— TEXT PROVIDED —

******

Minister of Pensions
- In office 11 October 2014 – 1 October 2020
- Prime Minister: Charles Michel Sophie Wilmès
- Preceded by: Alexander De Croo
- Succeeded by: Karine Lalieux

Member of Chamber of Representatives
- Incumbent
- Assumed office July 20, 1994
- Preceded by: Jean Gol

Personal details
- Born: October 30, 1952 (age 73) Liège, Belgium

= Daniel Bacquelaine =

Belgian politician (born 1952)

Daniel Alain Marie Bacquelaine (/fr/; born 30 October 1952 in Liège, Belgium) is a Belgian Walloon politician. As a member of the Reformist Movement, he served as the Federal Minister for Pensions in the Michel Government and Wilmès Government and a member of parliament since 1994.

== Biography ==
After studying medicine at the University of Liège, Dr. Bacquelaine moved to Chaudfontaine as a general practitioner.

******

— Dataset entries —
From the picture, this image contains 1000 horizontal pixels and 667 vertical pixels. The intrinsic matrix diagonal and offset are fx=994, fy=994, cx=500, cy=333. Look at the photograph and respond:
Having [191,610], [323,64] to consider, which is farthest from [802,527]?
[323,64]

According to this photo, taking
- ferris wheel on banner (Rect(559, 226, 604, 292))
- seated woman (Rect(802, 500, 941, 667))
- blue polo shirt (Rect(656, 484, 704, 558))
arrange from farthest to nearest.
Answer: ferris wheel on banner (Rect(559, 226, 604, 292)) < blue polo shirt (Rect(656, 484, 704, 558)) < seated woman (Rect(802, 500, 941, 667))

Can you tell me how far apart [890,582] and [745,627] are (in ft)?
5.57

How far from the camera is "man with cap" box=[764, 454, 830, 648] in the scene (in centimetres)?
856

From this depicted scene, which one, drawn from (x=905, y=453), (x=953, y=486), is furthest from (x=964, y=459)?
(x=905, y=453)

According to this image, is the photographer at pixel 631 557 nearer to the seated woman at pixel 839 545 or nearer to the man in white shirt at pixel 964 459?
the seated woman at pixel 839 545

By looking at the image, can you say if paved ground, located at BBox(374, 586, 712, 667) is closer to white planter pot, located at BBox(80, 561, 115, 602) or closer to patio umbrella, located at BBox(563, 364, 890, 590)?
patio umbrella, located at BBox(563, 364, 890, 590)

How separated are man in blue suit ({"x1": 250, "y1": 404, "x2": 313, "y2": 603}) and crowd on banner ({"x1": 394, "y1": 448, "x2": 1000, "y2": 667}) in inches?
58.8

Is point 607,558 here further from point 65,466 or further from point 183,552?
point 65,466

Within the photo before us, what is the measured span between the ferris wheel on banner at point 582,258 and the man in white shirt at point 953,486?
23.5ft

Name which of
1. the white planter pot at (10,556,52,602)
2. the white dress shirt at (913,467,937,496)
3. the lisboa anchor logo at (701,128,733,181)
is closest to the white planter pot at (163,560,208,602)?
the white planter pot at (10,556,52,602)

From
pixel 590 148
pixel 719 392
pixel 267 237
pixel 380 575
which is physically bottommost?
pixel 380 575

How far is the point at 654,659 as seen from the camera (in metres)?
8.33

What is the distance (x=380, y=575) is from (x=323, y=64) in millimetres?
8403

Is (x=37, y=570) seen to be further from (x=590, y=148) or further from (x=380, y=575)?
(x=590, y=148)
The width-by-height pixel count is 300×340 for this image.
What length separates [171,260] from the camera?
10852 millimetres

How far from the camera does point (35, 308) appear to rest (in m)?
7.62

******

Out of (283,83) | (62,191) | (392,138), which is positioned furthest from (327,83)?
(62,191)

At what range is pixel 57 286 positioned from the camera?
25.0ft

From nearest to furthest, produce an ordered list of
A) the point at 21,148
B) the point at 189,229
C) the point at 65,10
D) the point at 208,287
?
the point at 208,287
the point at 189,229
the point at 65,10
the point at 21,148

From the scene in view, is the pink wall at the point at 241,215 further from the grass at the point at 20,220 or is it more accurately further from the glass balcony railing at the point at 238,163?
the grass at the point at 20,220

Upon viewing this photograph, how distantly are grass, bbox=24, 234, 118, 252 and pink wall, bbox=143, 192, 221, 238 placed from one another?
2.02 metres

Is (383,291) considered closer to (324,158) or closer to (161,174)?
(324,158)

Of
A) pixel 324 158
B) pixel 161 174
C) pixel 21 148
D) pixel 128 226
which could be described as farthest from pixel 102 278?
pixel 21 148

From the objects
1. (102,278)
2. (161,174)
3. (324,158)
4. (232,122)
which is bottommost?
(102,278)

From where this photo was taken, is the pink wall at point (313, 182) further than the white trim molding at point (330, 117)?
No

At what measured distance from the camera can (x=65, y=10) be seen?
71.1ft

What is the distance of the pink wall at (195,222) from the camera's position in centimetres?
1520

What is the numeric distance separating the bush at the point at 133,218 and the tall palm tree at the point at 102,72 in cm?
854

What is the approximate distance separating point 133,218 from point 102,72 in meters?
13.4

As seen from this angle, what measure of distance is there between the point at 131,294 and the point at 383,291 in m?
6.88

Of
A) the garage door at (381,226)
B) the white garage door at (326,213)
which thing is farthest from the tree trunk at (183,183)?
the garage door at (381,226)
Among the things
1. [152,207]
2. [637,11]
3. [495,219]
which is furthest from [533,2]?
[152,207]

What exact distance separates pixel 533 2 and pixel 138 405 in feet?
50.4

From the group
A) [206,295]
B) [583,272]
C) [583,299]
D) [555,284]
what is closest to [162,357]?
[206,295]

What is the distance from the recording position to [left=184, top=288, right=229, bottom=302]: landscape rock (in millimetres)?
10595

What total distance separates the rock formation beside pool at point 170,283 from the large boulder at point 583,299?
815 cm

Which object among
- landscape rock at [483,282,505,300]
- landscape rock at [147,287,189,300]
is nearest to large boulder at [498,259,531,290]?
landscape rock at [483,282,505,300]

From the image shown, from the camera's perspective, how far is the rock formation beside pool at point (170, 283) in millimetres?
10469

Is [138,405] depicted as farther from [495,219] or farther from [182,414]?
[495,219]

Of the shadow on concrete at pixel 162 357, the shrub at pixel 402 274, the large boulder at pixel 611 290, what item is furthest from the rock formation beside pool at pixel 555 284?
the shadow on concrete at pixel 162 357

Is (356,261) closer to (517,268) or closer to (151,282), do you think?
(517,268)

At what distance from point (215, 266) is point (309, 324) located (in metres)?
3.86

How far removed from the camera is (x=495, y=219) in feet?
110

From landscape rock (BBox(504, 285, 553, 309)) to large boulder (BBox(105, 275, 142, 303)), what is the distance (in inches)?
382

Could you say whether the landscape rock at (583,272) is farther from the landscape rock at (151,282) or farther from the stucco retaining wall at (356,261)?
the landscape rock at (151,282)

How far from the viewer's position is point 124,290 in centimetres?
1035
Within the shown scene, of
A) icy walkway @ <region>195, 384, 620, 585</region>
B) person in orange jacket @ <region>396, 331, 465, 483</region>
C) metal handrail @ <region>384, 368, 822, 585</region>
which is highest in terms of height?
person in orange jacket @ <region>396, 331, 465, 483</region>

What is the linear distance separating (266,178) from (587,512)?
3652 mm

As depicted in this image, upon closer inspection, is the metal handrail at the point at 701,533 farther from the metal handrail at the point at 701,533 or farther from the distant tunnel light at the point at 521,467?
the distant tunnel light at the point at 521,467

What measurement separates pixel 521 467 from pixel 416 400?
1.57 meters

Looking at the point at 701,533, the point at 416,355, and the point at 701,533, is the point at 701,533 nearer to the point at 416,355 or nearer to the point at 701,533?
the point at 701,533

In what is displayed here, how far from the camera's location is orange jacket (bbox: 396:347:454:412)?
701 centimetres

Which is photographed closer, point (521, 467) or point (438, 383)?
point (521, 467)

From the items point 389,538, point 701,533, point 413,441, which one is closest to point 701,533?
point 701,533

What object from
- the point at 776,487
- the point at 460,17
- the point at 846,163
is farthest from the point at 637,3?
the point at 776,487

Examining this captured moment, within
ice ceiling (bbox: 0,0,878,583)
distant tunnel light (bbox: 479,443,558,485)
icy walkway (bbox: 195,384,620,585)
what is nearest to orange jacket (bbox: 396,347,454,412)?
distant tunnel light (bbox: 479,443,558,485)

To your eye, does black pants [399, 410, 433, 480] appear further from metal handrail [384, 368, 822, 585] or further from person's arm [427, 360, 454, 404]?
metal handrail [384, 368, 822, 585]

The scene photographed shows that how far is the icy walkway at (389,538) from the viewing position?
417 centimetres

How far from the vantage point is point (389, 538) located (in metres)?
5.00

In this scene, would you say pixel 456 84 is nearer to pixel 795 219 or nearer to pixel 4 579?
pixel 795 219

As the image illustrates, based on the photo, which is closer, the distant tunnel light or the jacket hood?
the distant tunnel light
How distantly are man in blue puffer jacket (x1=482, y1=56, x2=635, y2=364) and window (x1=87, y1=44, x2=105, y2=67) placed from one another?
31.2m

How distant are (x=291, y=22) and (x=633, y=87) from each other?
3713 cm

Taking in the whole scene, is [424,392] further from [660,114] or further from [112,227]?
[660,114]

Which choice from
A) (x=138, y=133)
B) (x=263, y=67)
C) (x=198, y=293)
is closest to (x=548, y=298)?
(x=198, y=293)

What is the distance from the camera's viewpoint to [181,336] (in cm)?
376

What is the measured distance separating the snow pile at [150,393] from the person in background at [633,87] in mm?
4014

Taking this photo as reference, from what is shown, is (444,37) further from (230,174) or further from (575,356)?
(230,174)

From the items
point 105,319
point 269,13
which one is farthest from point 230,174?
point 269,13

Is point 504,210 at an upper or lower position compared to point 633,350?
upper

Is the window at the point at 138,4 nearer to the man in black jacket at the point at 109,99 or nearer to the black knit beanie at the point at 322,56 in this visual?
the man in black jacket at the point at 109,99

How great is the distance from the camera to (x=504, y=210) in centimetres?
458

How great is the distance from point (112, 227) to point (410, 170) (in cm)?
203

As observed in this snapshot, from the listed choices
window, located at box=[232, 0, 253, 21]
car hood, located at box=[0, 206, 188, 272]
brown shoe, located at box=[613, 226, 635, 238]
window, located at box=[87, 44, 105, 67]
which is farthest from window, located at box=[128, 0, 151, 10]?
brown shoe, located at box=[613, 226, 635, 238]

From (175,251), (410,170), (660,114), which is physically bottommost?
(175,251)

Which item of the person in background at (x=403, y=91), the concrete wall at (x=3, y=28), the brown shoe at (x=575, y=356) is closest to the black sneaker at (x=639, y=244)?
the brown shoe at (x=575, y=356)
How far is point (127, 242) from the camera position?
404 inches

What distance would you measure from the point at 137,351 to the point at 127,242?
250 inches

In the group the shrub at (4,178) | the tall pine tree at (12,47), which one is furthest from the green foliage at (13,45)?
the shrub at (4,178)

******

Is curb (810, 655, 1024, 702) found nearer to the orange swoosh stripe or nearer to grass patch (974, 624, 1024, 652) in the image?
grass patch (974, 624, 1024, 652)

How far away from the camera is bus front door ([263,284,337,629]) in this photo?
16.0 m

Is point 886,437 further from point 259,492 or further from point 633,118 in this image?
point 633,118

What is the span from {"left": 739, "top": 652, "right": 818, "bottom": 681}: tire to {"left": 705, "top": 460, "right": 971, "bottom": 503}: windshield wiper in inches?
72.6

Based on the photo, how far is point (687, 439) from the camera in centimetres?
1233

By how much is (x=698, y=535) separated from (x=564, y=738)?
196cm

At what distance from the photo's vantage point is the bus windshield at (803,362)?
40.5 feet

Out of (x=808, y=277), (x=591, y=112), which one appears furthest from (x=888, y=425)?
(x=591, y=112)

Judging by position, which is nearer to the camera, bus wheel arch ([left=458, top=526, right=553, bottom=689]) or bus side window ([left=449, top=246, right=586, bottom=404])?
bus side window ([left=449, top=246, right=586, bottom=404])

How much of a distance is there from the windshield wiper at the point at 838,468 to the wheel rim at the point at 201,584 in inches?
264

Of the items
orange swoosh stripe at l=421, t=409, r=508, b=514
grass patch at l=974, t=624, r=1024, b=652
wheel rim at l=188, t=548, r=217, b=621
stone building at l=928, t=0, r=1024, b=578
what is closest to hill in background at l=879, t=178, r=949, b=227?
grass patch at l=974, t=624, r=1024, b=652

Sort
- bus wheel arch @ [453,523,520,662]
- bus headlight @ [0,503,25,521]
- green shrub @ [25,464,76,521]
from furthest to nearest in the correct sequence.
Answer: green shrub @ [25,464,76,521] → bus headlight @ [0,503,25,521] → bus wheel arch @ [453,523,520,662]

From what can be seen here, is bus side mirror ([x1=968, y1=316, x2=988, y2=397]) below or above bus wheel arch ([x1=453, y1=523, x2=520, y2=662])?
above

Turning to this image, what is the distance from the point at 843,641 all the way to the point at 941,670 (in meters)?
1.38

******

Please extend the text about Daniel Bacquelaine, picking up right after its final sentence. The listing above has no connection to the text about Daniel Bacquelaine.

— TASK RESULT —
Meanwhile, he pursued a career in science as Master internship in general medicine. Author of numerous publications, he taught both in Belgium and abroad. He graduated in Mesotherapy at the University of Bordeaux.

Daniel Bacquelaine is also President of the Belgian Scientific Society of Mesotherapy. He also became Vice-President of the International Society of Mesotherapy between 1996 and 2003. He is a member of the Euro-Mediterranean Parliamentary Assembly and member of the Advisory Interparliamentary Council of Benelux.

In December 2010, he declared himself candidate for the leadership of the MR. In this election, he garnered nearly 46% of the vote.

== Political career ==
At university, he got involved in student liberal movements. By reactivating the Felu (Liberal Students Federation of Liège), he led the protests against reform plans of the two Ministers of National Education of the time, the French-speaking Antoine Humblet and Flemish Herman De Croo.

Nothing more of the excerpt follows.